The ADSP was inaugurated in 2012 to study the genetic architecture of AD/ADRD using next-generation sequencing technologies to identify rare variants in large populations. The ADSP is helping researchers identify new genomic variants that increase risk for late-onset Alzheimer’s disease and better understand why some people with known risk factor gene variants do not develop AD. Through large, diverse studies and participant populations, the ADSP also helps sequence data to extend previous discoveries that could illuminate new pathways to therapeutic targets.

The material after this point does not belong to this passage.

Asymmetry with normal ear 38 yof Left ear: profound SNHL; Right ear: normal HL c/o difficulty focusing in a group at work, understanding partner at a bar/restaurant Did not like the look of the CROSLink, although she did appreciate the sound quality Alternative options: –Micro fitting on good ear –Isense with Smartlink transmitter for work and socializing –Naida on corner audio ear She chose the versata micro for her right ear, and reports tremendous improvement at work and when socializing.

Through the NIAGADS Data Sharing Service (DSS) website, researchers can now access robust sequencing data of the protein-coding regions (exomes) of 19,922 samples from 9 different studies with multi-ethnic data sets. To access data, qualified investigators can submit Data Access Requests by following the instructions. The DSS site also includes a list of contributing cohorts and a breakdown of the subjects by condition and population background.

NIA supports additional projects through the ADSP Follow Up Sequencing Program. Project researchers will contribute DNA and phenotypes to ADSP for additional whole-genome sequencing. The next major data release — consisting of around 17,000 complete genomes (including the 4,789 genomes that were released in 2018) — should be available at NIAGADS DSS toward the end of the year.